Gilles Duceppe, le soir du 2 mai 2011
La démocratie est-elle le meilleur régime politique qui soit? Winston Churchill se plaisait à répondre sous forme de boutade: la démocratie est le pire de tous les régimes, lorsqu'on fait exception de tous les autres... De son côté, Socrate n'était pas un fervent démocrate, car la démocratie n'est, selon lui, que l'expression de l'opinion du grand nombre. Socrate doit d'ailleurs sa mort à la tyrannie de l'opinion; il avait raison de la combattre comme il l'a fait tout au long de sa vie.

Le raz-de-marée orangiste qui vient de frapper le Canada, tout particulièrement au Québec, laisse songeur quant au bienfait de la démocratie. «La démocratie a parlé», clame-t-on en choeur, comme si c'était là l'expression de la Vérité et du Bien. De bons candidats et de bons programmes furent emportés par la vague orangiste, laissant la voie libre aux conservateurs de Stephen Harper. Dans une démocratie, c'est la voix de la majorité qui décide du bien. Or, les conservateurs n'obtiennent même pas la majorité des voix et ce, pour une seconde fois! Les Québécois pris de panique, fatigués du Bloc, rejetèrent en bloc le Bloc, à commencer par son chef. Il y a là une aberration patente. Quelque chose ne tourne par rond chez les Québécois. Nous ne faisons pas dans la demi-mesure. C'est tout ou rien. Nous aimons les écarts extrêmes à l'image de notre climat. Mais le problème, c'est aussi la démocratie. Osera-t-on enfin le penser et le dire? Quoi au juste? Que l'opinion est irrationnelle. Socrate avait vu juste. L'irrationalité des goûts et des préférences fit aussi dire à la duchesse de Montespan, victime à la cour de Louis XIV puisque tombée en disgrâce aux yeux du Roi, «Aujourd'hui, vous êtes tout; demain, rien.» Bon nombre d'entre nous préfèrent la démocratie à la monarchie, mais c'est blanc bonnet et bonnet blanc puisque nous vivons dans les deux cas sous l'empire de l'opinion. Le bon peuple a remplacé le bon roi. Socrate envisagea comme remède l'examen critique de ses propres opinions. Saurons-nous enfin suivre son sage conseil?

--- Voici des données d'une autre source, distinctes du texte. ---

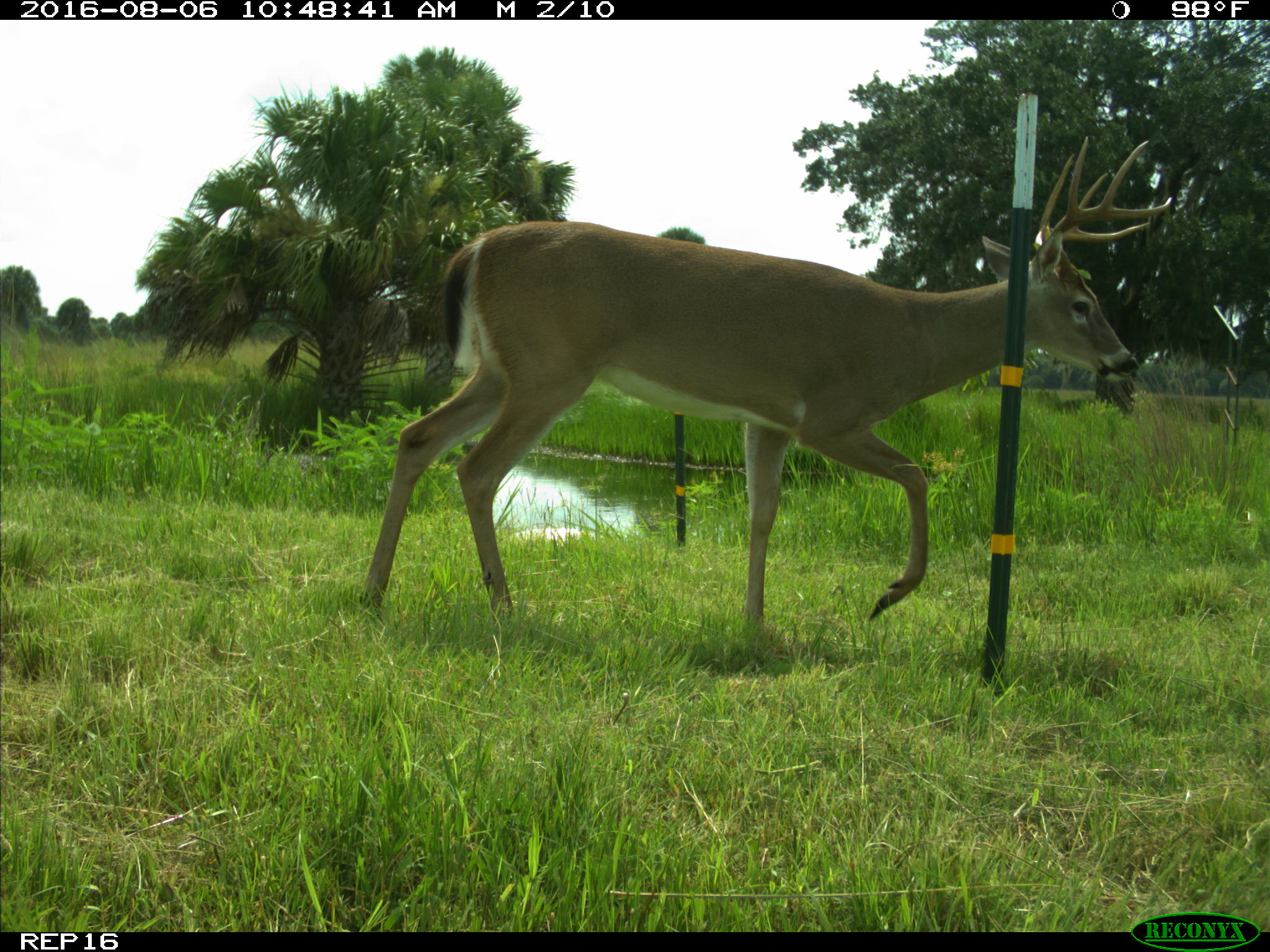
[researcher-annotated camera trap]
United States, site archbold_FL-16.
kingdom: Animalia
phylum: Chordata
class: Mammalia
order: Artiodactyla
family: Cervidae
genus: Odocoileus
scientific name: Odocoileus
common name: deer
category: unidentified deer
Unidentified deer (deer) (Odocoileus).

Le sérieux avertissement que l'on peut adresser aux néo-démocrates triomphants coule de source: «Attention. Vous êtes ici en Terre du Québec, et la volatilité de l'opinion est telle, ici, que si aujourd'hui vous êtes adulés, demain vous mordrez la poussière.» On peut encourager Duceppe de la même manière: «Aujourd'hui, les Québécois t'ont rejeté; demain, ils t'aduleront et te baiseront les pieds.» Ainsi vont les Québécois, car ainsi va l'opinion.